What I can tell you now,
is that we started at #69 on the waitlist and that we were down to #31; we started to believe we would finally be getting our baby within the year. That I started imagining how incredible it would be to finally have our little family share our first Christmas together. I now have so much shame that I let myself dream like that.
What I can tell you now,
is that it all ended with one email, the agency announced it would be closing, there would be no more placements. I will never forgetthe shock after I read that email. It was like my heart dropped through the couch, the floor, to the basement, it just fell out of my body. I couldn’t speak, I just handed the computer to my husband.
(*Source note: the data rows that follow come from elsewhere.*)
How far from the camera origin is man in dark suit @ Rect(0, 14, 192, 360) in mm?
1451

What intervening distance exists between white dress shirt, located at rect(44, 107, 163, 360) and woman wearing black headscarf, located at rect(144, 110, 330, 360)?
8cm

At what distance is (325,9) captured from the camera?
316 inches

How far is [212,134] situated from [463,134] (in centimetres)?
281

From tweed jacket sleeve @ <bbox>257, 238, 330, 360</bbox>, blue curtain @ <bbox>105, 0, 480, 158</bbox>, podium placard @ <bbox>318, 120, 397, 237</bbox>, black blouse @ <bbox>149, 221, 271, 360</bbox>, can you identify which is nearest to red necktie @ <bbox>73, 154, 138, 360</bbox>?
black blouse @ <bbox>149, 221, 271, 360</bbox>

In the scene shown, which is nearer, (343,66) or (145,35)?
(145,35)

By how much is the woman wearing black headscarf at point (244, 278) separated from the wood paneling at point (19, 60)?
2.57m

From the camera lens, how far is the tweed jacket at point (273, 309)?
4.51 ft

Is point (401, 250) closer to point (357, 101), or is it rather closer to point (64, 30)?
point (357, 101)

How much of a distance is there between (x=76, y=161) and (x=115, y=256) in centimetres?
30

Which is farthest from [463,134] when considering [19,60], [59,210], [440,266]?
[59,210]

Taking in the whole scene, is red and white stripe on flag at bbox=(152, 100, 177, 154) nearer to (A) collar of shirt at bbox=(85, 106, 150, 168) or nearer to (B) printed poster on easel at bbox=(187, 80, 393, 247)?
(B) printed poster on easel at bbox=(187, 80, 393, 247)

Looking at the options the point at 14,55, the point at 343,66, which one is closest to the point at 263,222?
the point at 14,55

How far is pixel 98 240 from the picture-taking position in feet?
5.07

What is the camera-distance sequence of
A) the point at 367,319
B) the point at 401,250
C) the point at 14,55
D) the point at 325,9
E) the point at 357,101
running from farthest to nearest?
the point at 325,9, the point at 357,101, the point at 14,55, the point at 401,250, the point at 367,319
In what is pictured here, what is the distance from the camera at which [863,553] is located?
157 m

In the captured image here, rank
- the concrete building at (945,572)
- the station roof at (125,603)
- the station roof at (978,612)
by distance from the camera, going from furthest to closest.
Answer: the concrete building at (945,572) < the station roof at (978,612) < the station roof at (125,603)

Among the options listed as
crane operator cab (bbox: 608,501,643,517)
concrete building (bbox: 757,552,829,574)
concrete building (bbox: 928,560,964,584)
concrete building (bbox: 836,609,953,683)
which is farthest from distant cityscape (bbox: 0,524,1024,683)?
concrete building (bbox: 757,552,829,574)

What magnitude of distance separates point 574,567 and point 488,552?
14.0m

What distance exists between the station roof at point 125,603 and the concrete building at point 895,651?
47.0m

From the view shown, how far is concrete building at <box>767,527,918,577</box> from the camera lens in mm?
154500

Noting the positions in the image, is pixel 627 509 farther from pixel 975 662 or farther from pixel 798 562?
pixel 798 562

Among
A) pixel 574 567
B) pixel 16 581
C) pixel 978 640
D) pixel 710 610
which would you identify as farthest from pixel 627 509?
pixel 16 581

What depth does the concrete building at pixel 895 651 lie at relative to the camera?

No words came out of either of us, but we both instinctively knew we didn’t have anything left. The next few months were an absolute blur, like a literally cannot recall what happened and I still don’t have the words to describe the magnitude of this loss.
What I can tell you now,
is that when you ask someone who is going through or has experienced infertility “have you considered adoption” it is like rubbing salt into a wound you can’t begin to understand. To be that naïve is a privilege. Unfortunately, my story is not unique, several agencies in Canada have also closed just as abruptly. International adoption is more costly and comes with even greater risks. There are no guarantees with any adoption, it is a very complex, pricey and grueling process, and it can easily end without a baby.
What I can tell you now,
is that this has been the worst year of my life. That our marriage did not survive. That my mental and physical health continue to be impacted daily. That I still have many days where I have difficulty finding reasons to put my feet on the floor in the morning. That anytime I hear the word adoption I want to scream and weep at the same time. That I can’t grasp how this could have happened, the life I have been dreaming of and working so hard to build, literally just slipped through my hands and there wasn’t anything I could do about it.